Abstract:
Asymmetric dimethylarginine (ADMA) is an endogenous inhibitor of nitric oxide synthase and an established biomarker for endothelial function, while symmetric dimethylarginine (SDMA), an emerging biomarker for renal function, has been shown to outperform creatinine-based equations for estimated glomerular filtration rate. In order to study these analytes for clinical research, a fast and simple method for measuring arginine (ARG), SDMA, and ADMA in plasma by liquid chromatography–tandem mass spectrometry (LC-MS/MS) has been developed. Plasma (50 μL) was mixed with 50 μL of internal standard of 13C-arginine and d7-ADMA followed by protein precipitation with methanol containing 1% ammonium acetate (300 μL). After centrifugation, the supernatant (100 μL) was mixed with 300 μL of acetonitrile with 1% formic acid, and the mixture was injected onto a silica column monitored by a mass spectrometer. The analytical cycle time was 5.0 min. The method was linear from 5.7 to 489.7 μM for ARG, 0.06 to 5.15 μM for SDMA, and from 0.34 to 5.65 μM for ADMA, with an accuracy of 99.0–120.0%. Total coefficients of variation for all analytes ranged from 2.7% to 7.7% for three concentration levels.

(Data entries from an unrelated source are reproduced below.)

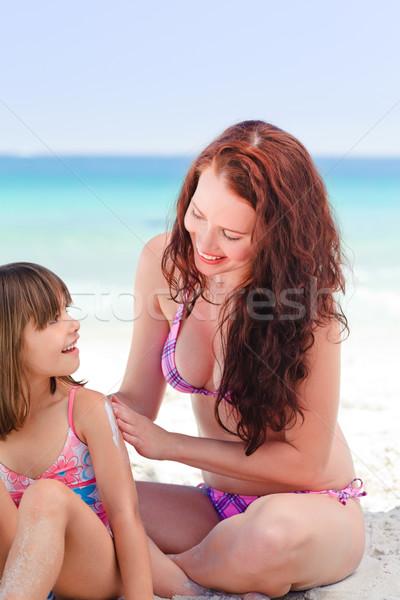 Mother applying sun cream on her daughter's back Stock photo © wavebreak_media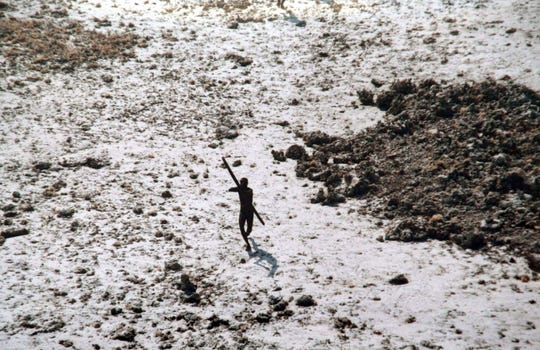 In this handout photo provided by the Indian Coast Guard and Survival International and taken in 2004, a man with the Sentinelese tribe aims his bow and arrow at an Indian Coast Guard helicopter as it flies over North Sentinel Island in the wake of the 2004 Indian Ocean tsunami.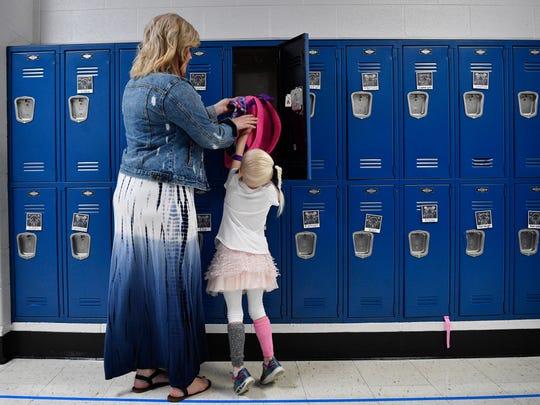 Kindergarten teacher Ashley Metzelaars helps her new student Teagan Ritter put away her backpack on the first day of school at Elzie D. Patton Elementary School in Wilson CountyWednesday Aug. 1, 2018, in Mt. Juliet, Tenn.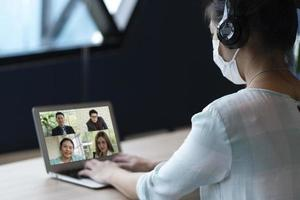 videochiamata asiatica della donna d'affari con i colleghi da casa foto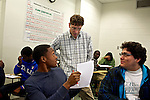 Greg Wahl, center, associate professor at Montgomery College, works with Ryan Holder, left, and Jose Torres, right, students in his Basic Writing II class, as they started working on their final project. If students pass this class, it allows them to progress to the college level english program. Otherwise students will face the decision to take the remedial class again or drop out.
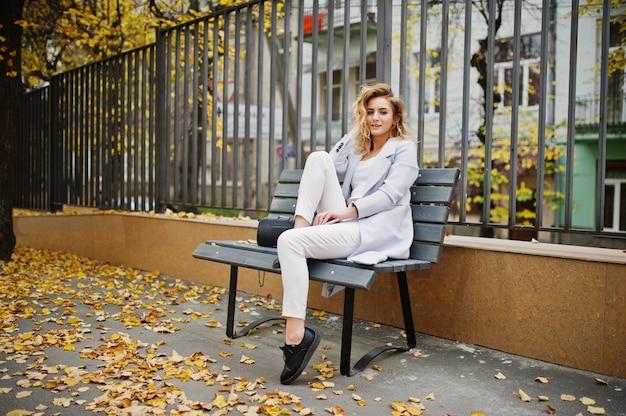 Stilvolle gelockte blonde vorbildliche mädchenabnutzung auf weiß mit tasse kaffee und handy auf den händen, die an der bank am fall aufwerfen.
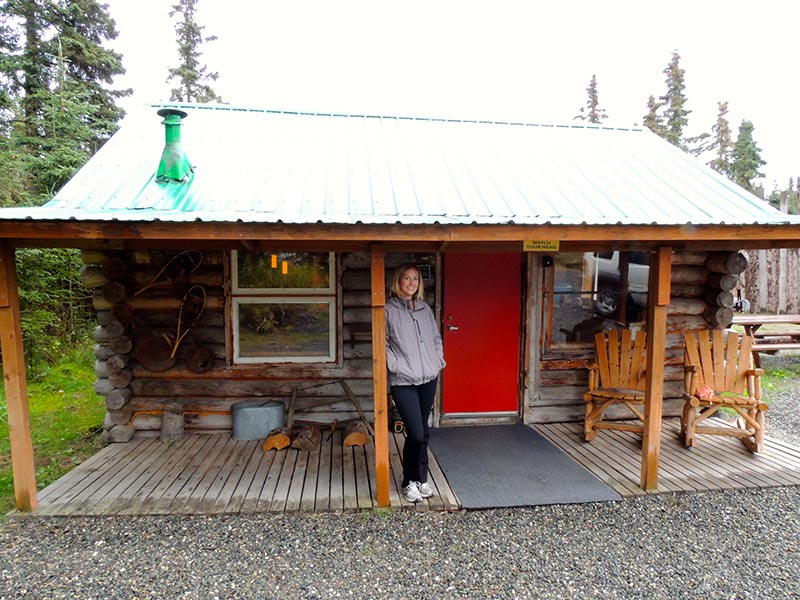 Abby standing by the cabin. Photo by Chuck Heath Jr.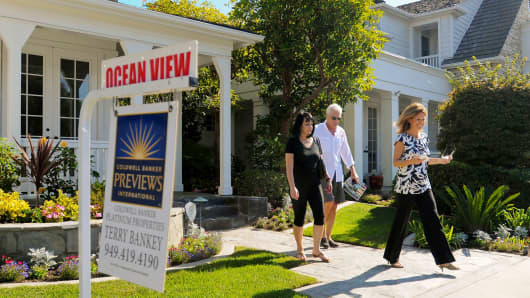A realtor, at right, shows prospective buyers a property in Newport Beach, California.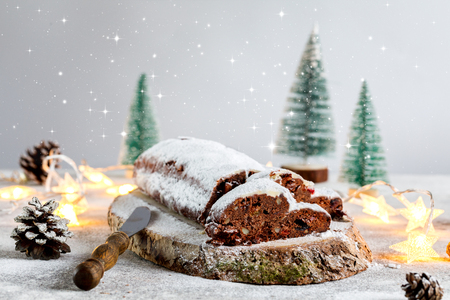 Christmas or New Year pastries Holidays Concept Dresdnen Stollen Chocolate Traditional German Cake Gift Fruit Cake Holiday Standard-Bild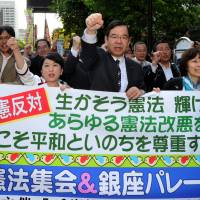 Keeping the faith: Japanese Communist Party chief Kazuo Shii (third from right) and Mizuho Fukushima (fourth from right), who heads the Social Democratic Party, march with other protesters in Tokyo's Hibiya district on Friday. | YOSHIAKI MIURA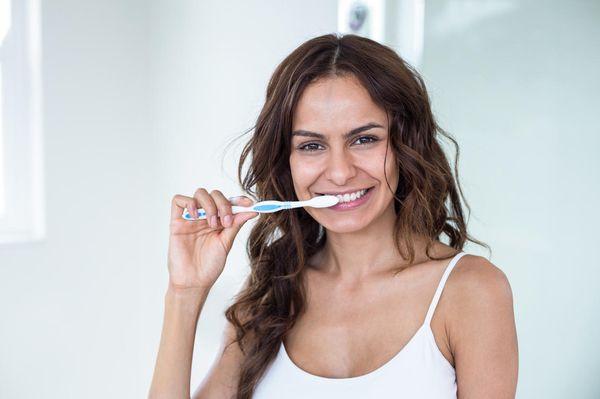 Portrait of young woman brushing teeth in bathroom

The effects of hemolysis, lipemia, uremia, icterus, specimen tube types, storage at different temperature, and freeze/thaw were thoroughly investigated. Reference ranges were established using 51 well-defined reference subjects (12 men and 39 women, age 19–64 years): 53.1–129.7 μM for ARG, 0.32–0.65 μM for SDMA, and 0.36–0.67 μM for ADMA. In conclusion, the validated LC-MS/MS method described here offers a fast and reliable ARG, SDMA, and ADMA quantitation in plasma with minimum sample preparation.
Citation:
El-Khoury, J. M., Bunch, D. R., Reineks, E., Jackson, R., Steinle, R., & Wang, S. (2012). A simple and fast liquid chromatography–tandem mass spectrometry method for measurement of underivatized l-arginine, symmetric dimethylarginine, and asymmetric dimethylarginine and establishment of the reference ranges. Analytical and bioanalytical chemistry, 402(2), 771-779.